_WHAT IS REQUIRED:_
Nothing in the data may be altered; the answer is a verbatim copy of it.

_RECORDS PROVIDED:_
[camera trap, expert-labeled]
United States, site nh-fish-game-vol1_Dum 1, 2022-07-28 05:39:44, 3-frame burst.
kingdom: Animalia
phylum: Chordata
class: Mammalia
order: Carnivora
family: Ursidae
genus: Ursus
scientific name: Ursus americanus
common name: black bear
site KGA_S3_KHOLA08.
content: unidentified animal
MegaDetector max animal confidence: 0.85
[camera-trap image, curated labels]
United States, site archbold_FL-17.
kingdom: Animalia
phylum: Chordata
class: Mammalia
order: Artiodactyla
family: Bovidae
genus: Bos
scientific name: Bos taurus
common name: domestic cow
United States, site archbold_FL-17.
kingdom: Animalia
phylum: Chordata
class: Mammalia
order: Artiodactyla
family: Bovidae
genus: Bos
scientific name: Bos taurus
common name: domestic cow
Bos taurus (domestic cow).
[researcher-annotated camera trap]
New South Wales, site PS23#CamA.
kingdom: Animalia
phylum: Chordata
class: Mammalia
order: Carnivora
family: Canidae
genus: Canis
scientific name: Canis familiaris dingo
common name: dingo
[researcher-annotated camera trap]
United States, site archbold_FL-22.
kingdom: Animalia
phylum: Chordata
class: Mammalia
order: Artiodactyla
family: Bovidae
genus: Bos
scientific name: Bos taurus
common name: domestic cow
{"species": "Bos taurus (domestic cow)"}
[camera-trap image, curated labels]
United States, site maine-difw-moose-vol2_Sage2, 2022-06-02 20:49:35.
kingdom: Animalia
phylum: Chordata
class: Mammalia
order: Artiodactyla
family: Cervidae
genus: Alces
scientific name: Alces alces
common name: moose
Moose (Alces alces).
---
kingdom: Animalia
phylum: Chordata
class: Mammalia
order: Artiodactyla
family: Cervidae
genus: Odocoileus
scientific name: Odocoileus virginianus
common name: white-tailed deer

_TASK RESPONSE:_
[camera trap, expert-labeled]
United States, site nh-fish-game-vol1_Dum 1, 2022-07-28 05:39:44, 3-frame burst.
kingdom: Animalia
phylum: Chordata
class: Mammalia
order: Carnivora
family: Ursidae
genus: Ursus
scientific name: Ursus americanus
common name: black bear
site KGA_S3_KHOLA08.
content: unidentified animal
MegaDetector max animal confidence: 0.85
[camera-trap image, curated labels]
United States, site archbold_FL-17.
kingdom: Animalia
phylum: Chordata
class: Mammalia
order: Artiodactyla
family: Bovidae
genus: Bos
scientific name: Bos taurus
common name: domestic cow
United States, site archbold_FL-17.
kingdom: Animalia
phylum: Chordata
class: Mammalia
order: Artiodactyla
family: Bovidae
genus: Bos
scientific name: Bos taurus
common name: domestic cow
Bos taurus (domestic cow).
[researcher-annotated camera trap]
New South Wales, site PS23#CamA.
kingdom: Animalia
phylum: Chordata
class: Mammalia
order: Carnivora
family: Canidae
genus: Canis
scientific name: Canis familiaris dingo
common name: dingo
[researcher-annotated camera trap]
United States, site archbold_FL-22.
kingdom: Animalia
phylum: Chordata
class: Mammalia
order: Artiodactyla
family: Bovidae
genus: Bos
scientific name: Bos taurus
common name: domestic cow
{"species": "Bos taurus (domestic cow)"}
[camera-trap image, curated labels]
United States, site maine-difw-moose-vol2_Sage2, 2022-06-02 20:49:35.
kingdom: Animalia
phylum: Chordata
class: Mammalia
order: Artiodactyla
family: Cervidae
genus: Alces
scientific name: Alces alces
common name: moose
Moose (Alces alces).
---
kingdom: Animalia
phylum: Chordata
class: Mammalia
order: Artiodactyla
family: Cervidae
genus: Odocoileus
scientific name: Odocoileus virginianus
common name: white-tailed deer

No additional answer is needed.